- [Task statement] Rewrite the material below with every instance of "steel rail" changed to "metal track" and nothing else altered, and leave out the pictures.
---
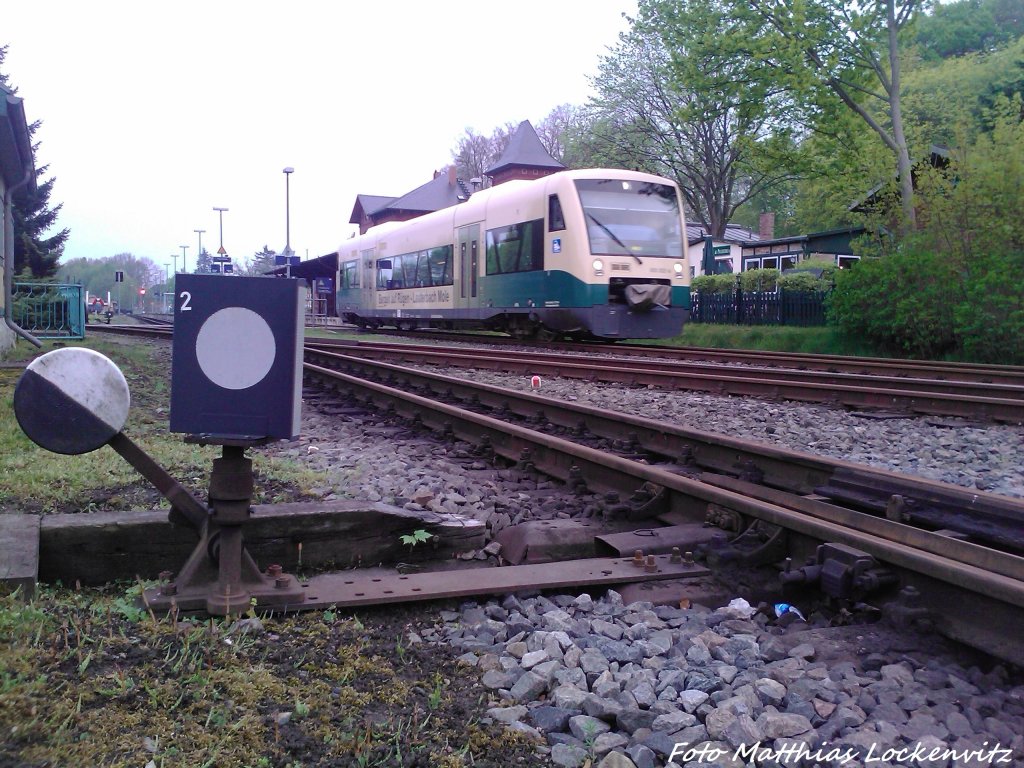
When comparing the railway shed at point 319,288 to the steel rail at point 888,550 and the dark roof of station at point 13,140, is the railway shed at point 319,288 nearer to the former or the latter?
the dark roof of station at point 13,140

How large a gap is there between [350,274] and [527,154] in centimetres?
3512

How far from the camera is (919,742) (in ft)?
6.86

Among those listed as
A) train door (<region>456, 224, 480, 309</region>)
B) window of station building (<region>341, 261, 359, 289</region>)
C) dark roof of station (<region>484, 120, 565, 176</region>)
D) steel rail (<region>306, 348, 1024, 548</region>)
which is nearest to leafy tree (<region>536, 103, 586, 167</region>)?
dark roof of station (<region>484, 120, 565, 176</region>)

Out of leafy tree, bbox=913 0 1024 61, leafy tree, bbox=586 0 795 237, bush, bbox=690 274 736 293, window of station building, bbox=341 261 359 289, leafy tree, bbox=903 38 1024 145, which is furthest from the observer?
leafy tree, bbox=913 0 1024 61

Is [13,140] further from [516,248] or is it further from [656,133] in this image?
[656,133]

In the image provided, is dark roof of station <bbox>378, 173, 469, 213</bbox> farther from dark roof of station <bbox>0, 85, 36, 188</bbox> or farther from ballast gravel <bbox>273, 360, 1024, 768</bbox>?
ballast gravel <bbox>273, 360, 1024, 768</bbox>

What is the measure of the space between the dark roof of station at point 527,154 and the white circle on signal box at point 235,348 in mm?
61102

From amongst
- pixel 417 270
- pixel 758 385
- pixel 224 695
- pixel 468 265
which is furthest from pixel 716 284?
pixel 224 695

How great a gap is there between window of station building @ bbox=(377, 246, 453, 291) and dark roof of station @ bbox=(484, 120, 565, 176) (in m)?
37.8

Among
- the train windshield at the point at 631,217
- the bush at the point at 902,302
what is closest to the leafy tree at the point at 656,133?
the bush at the point at 902,302

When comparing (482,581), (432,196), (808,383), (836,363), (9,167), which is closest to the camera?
(482,581)

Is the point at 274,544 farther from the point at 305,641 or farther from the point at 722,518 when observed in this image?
the point at 722,518

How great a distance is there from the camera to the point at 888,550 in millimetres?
3043

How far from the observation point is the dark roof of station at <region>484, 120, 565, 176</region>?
6278cm
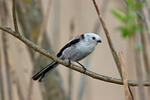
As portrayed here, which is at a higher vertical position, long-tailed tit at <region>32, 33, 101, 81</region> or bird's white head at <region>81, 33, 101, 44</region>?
---
- [Task solution]
When comparing the railway shed at point 319,288 to the metal track at point 888,550 and the dark roof of station at point 13,140, is the railway shed at point 319,288 nearer to the former or the latter?
the dark roof of station at point 13,140

How large a gap is there between [350,274] and [527,154] in centimetres?
3512

How far from the camera is (919,742) (in ft)?
6.86

Among those listed as
A) train door (<region>456, 224, 480, 309</region>)
B) window of station building (<region>341, 261, 359, 289</region>)
C) dark roof of station (<region>484, 120, 565, 176</region>)
D) metal track (<region>306, 348, 1024, 548</region>)
which is nearest to leafy tree (<region>536, 103, 586, 167</region>)?
dark roof of station (<region>484, 120, 565, 176</region>)

Out of leafy tree, bbox=913 0 1024 61, leafy tree, bbox=586 0 795 237, bush, bbox=690 274 736 293, window of station building, bbox=341 261 359 289, leafy tree, bbox=903 38 1024 145, which is furthest from the observer?
leafy tree, bbox=913 0 1024 61

Is [13,140] further from [516,248] or is it further from [656,133] in this image?
[656,133]

In the image provided, is dark roof of station <bbox>378, 173, 469, 213</bbox> farther from dark roof of station <bbox>0, 85, 36, 188</bbox> or farther from ballast gravel <bbox>273, 360, 1024, 768</bbox>?
ballast gravel <bbox>273, 360, 1024, 768</bbox>

What is the measure of the space between the dark roof of station at point 527,154 and the white circle on signal box at point 235,348 in mm?
61102

From amongst
- pixel 417 270
- pixel 758 385
- pixel 224 695
- pixel 468 265
which is furthest from pixel 716 284?
pixel 224 695

How great a gap is there between window of station building @ bbox=(377, 246, 453, 291) and dark roof of station @ bbox=(484, 120, 565, 176) (in m)?
37.8

Among
- the train windshield at the point at 631,217
- the bush at the point at 902,302
what is closest to the leafy tree at the point at 656,133?
the bush at the point at 902,302

When comparing (482,581), (432,196), (808,383), (836,363), (9,167), which is closest to the camera?
(482,581)

Is the point at 274,544 farther from the point at 305,641 or farther from the point at 722,518 when observed in this image?
the point at 722,518

How great a distance is there from the camera to the point at 888,550 in millimetres?
3043

How far from the observation point is the dark roof of station at <region>484, 120, 565, 176</region>?
6278cm
As portrayed here, which is at a higher vertical position, long-tailed tit at <region>32, 33, 101, 81</region> or bird's white head at <region>81, 33, 101, 44</region>?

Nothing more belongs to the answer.